Все это не могло не оставить следа в душах молодых людей и так возникал парадокс двойственности сознания молодого советского человека. С одной стороны я видел жестокость и бесчеловечность режима и морально эти стороны советской действительности отталкивали меня, с другой стороны власть сохраняла значительную долю легитимности. Сказал же ведь Ленин (его авторитет оставался силен): «Учение Маркса всесильно, потому что оно верно!» И разве не доказали Маркс и Энгельс теоретически, что история, хотим ли мы этого или нет, ведет на основе объективных и незыблемых законов экономики к неизбежной исторической победе коммунизма? Разве возглавленная Лениным и Сталиным революция не доказала на практике того же? Не значит ли это, что на их стороне правда? Это была типично русская постановка вопроса. Моя мальчишеская душа раздиралась противоречиями, и только я сам мог преодолеть их. Я должен был научиться думать, действовать и жить не по чужой указке, а по своему уму, т. е. добиться того, чему всегда противодействовали все властители мира, кто бы они ни были.
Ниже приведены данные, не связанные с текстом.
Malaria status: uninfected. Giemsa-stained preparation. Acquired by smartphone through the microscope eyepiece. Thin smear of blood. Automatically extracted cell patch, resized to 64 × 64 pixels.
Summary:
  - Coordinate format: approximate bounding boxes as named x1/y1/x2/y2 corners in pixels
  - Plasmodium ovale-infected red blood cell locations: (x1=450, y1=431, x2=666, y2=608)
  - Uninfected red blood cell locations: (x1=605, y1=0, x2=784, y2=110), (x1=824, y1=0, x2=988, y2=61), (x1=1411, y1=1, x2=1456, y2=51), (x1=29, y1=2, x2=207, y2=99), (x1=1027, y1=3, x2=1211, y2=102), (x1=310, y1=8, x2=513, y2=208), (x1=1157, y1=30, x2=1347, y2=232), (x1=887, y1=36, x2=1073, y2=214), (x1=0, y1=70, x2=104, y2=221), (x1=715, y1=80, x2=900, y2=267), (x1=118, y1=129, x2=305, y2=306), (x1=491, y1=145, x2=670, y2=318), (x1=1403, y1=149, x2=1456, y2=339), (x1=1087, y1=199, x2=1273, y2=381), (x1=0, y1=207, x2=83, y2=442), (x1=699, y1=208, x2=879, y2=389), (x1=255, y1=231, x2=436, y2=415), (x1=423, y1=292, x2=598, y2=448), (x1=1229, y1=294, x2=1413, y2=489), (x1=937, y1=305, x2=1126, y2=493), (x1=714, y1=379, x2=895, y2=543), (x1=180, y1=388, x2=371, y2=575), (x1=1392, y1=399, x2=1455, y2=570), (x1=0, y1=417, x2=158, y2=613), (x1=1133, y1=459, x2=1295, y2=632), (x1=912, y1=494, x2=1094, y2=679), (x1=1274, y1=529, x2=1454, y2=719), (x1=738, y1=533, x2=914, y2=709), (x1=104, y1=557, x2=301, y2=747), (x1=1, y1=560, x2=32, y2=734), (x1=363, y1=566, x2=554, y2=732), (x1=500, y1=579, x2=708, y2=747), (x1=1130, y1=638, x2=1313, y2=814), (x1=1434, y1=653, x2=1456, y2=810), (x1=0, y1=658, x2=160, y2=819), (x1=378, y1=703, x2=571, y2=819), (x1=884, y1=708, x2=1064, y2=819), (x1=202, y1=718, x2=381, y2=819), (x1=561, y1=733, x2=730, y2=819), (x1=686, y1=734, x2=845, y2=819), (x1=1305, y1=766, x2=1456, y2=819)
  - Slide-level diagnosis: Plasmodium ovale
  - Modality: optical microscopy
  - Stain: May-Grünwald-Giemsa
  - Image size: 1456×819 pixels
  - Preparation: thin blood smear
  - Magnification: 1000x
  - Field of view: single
Арест моего отца обострил мое духовное и умственное, хотя еще очень несовершенное, зрение. Я вскоре убедился, что «ежовые рукавицы» и «меч пролетарского правосудия» были орудиями чудовища, которое, руководствуясь инстинктами уничтожения и власти, вырывало у моих одноклассников отцов. И не только у простых смертных, как в моем случае, но и в семьях ответственных партийных и хозяйственных работников, как у Лили Коган и Жени Генкиной.
Не могу здесь не отметить такта и предупредительности со стороны учителей и школьных товарищей. Никто из них ни разу не намекнул нам, что мы дети «врагов народа». Доброжелательность преподавателей, в том числе директора школы — латышки (члена компартии и пациентки моей мамы) Анны Яковлевны Вольф и открыто дружественные отношения с товарищами оставались неизменными вплоть до окончания школы в мае 1941 года.
Эти проявления порядочности в личных отношениях еще ярче оттеняли безличную жестокость и принципиальную бесчеловечность системы, которые не могла смягчить в нашем сознании бессовестная лживость вездесущей пропаганды.
Ко времени возвращения моего отца из тюрьмы, я был уже твердо убежден, что настоящий враг и есть сталинский большевистский режим. И с этим режимом необходимо бороться не на жизнь, а на смерть. Этот окончательный для меня вывод был еще главным решением сердца. Объективность законов экономики и истории еще не ставилась мной под сомнение в ранний период поисков ответов на мучившие меня вопросы. Для этого у меня еще не было необходимой подготовки и знаний. Вывод ума пришел позже. Но в выборе между человеком и незыблемыми законами экономики и истории, я сделал выбор в пользу человека. Ум мой позже подтвердил правильность моего первоначального выбора. Экономика, объявленная главным движущим фактором истории и регулятором общественных отношений, оказывается в любых ее политических ипостасях лжебогом, требующим для себя человеческих жертвоприношений. Логика сердца, как учил Паскаль, оказывается часто вернее логики рассудка.